→ **Work order**
Exactly the lines from the line containing "The median J-band magnitudes of" through the last line of the entries below should appear in the answer, reproduced verbatim.

→ **Provided records**
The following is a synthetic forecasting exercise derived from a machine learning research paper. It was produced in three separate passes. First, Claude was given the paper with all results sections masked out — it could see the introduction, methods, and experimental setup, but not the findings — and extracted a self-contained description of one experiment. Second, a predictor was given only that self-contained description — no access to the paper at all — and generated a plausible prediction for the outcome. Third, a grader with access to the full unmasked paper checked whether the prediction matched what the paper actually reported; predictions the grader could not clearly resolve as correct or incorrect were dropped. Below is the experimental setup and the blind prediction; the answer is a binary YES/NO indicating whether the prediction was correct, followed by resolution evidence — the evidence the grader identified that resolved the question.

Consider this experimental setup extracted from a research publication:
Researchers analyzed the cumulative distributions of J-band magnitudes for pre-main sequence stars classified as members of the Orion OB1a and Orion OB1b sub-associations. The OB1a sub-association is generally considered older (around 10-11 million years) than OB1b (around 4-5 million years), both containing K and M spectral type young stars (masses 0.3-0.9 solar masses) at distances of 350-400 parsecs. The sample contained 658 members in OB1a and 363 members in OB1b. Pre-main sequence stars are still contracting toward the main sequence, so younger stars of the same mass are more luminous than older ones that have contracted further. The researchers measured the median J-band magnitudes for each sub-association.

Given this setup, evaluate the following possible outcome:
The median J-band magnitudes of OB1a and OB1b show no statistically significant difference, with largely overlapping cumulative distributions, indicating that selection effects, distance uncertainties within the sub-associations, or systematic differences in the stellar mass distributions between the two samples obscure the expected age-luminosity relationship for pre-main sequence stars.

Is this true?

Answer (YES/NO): NO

→ **Solution to the problem**
The median J-band magnitudes of OB1a and OB1b show no statistically significant difference, with largely overlapping cumulative distributions, indicating that selection effects, distance uncertainties within the sub-associations, or systematic differences in the stellar mass distributions between the two samples obscure the expected age-luminosity relationship for pre-main sequence stars.

Is this true?

Answer (YES/NO): NO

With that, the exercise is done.